Our data supports the concept that the wide-spread dysregulation of mucosal immune environment involving multiple interleukins plays an important role in bladder cancer initiation. The interleukins act in a background of dysregulated urothelial differentiation program and multiple activated oncogenic pathways causing an irreversible damage, which precipitates in the development of clinically aggressive invasive cancer.
MATERIAL AND METHODS
Preparation of whole organ map and DNA extraction
Human samples as well as clinical data were collected and archived according to the laboratory protocol approved by the Institutional Review Board of The University of Texas MD Anderson Cancer Center. The whole-organ histologic and genetic mapping (WOHGM) was performed on the radical cystectomy specimens from nine Caucasian male patients with the mean age 73.6 years (range from 55 to 86 years) with high-grade muscle invasive (T3) urothelial carcinoma (Table X).

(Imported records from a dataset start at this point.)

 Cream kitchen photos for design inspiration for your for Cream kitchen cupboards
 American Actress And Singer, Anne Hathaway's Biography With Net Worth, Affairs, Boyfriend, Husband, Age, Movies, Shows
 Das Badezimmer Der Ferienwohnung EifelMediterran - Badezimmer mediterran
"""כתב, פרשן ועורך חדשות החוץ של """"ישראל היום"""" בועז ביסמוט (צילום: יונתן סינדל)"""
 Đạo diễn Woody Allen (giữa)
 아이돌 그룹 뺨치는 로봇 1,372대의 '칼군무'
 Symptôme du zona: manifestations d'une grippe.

The preparation of cystectomy specimens for DNA/RNA extraction and whole-organ histologic mapping follows the four steps illustrated Extended DataFig. 1.63, 64
Step 1: Each cystectomy specimen was opened longitudinally along the anterior wall of the bladder and pinned to a paraffin block. Then the mapping grid was applied and pressed down against the bladder mucosa with mechanical screws which provided sealed wells that separated mucosal areas and tumors into 1x2cm (2cm2) rectangles. The grooves at the bottom of the mapping grid preserved the urothelium for microscopic examination.
Step 2: Phosphate-buffered saline (PBS) (0.4 ml) was poured into each well, and the surface urothelium was scraped with a custom-designed metallic scraper. A small proportion of this fluid containing urothelial or tumor cells (approximately 20 μl) was used for cytospin preparations to assess the purity of cell suspensions for DNA and RNA extractions. In areas which contained visible tumor, the tissue was dissected directly from the bladder.

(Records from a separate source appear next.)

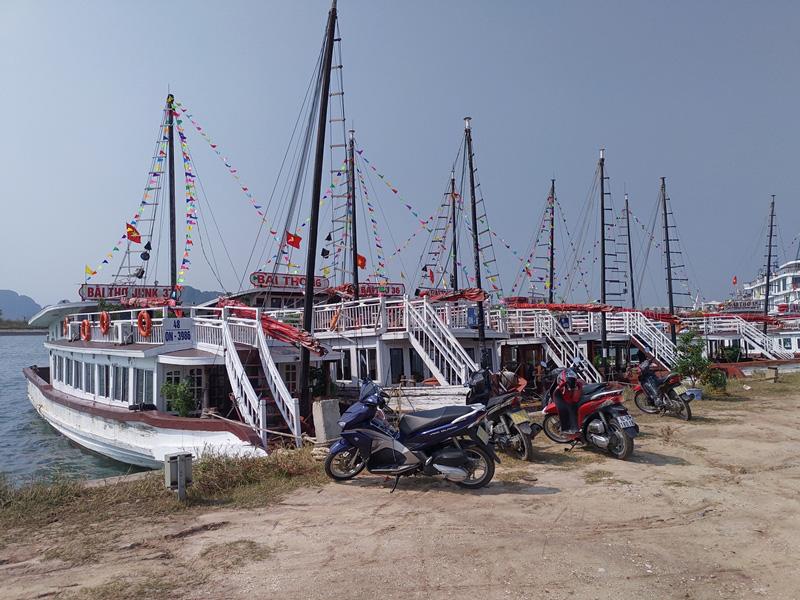Quảng Ninh: Điều chỉnh tuyến đường thủy thăm quan vịnh Hạ Long - Ảnh 1.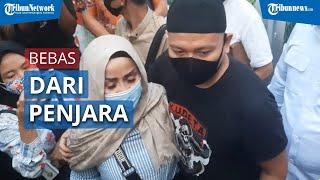 Vicky Prasetyo Resmi Bebas dari Penjara & Langsung Sujud Syukur setelah Keluar dari Rutan Salemba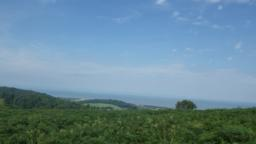 There are now good views of the coast, the Bristol Channel and Wales to the north.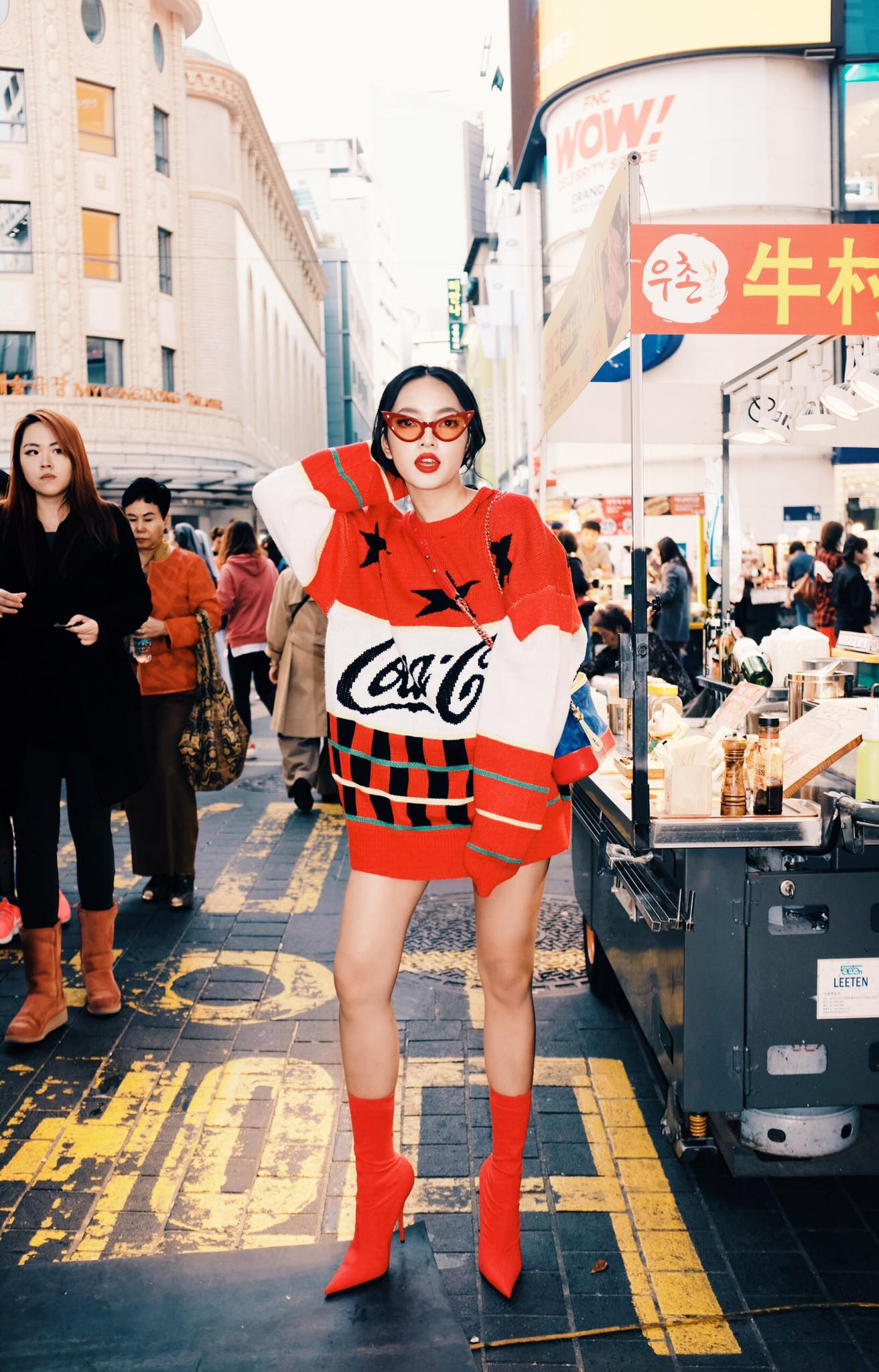 Dù đã đường ai nấy đi, Châu Bùi vẫn diện áo của shop Decao sang tận Seoul khoe street style chất miễn bàn - Ảnh 3.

Step 3: Trizol reagent (1.6 ml) was poured into each mapping well, and the fluid was collected into separate Eppendorf tubes labeled with numbers corresponding to individual mapping wells of bladder mucosa. The Trizol reagent fluid contained lysed cells and was used for DNA/RNA extraction. The samples with tumor tissue were cut into small pieces and treated with Trizol.
Step 4: In the final step, each well was washed with PBS, and the mapping grid was removed from the surface of the bladder, which was then fixed in formalin overnight. The mapping grid left a permanent impression on the bladder surface, and its grooves preserved the urothelium for histologic mapping of the entire mucosa. After formalin fixation, each piece of bladder surface along with the preserved tissue was embedded in paraffin. One section from each block was stained with hematoxylin and eosin to evaluate the distribution of microscopically normal urothelium, in situ precursor lesions, and urothelial carcinoma microscopically. The precursor intraurothelial lesions were dichotomized into low- and high-grade categories and referred to as low-grade intraurothelial neoplasia (LGIN) and high-grade intraurothelial neoplasia (HGIN) as previously described. Map samples containing tumor tissue were classified according to the two-tier histologic tumor grading system of the World Health Organization referred to as low- and high-grade.65 The growth pattern of papillary versus non-papillary (or solid), and the depth of invasion were also recorded. Levels of invasion were defined according to the TNM staging system.66
There were two steps of quality check controls. The first step comprised of the overall assessment of the cystectomy specimens in terms of the representation of the full spectrum of precursor lesions and tumor samples as well as purity of urothelial and tumor cell preparations. Only those cystectomy specimens showing intact areas of cancer involving no more than 50% of the bladder mucosa are accepted for whole-organ mapping. Moreover, a cystectomy specimen accepted for likely informative mapping showed bladder mucosa with intact surface urothelium in over 90% of the sampling wells, and the full spectrum of microscopically recognizable precursor intraurothelial lesions. In addition, only those samples that contained more than 90% microscopically recognizable intact urothelial or tumor cells were used for DNA/RNA extraction yielding 5 to 70 mg of DNA.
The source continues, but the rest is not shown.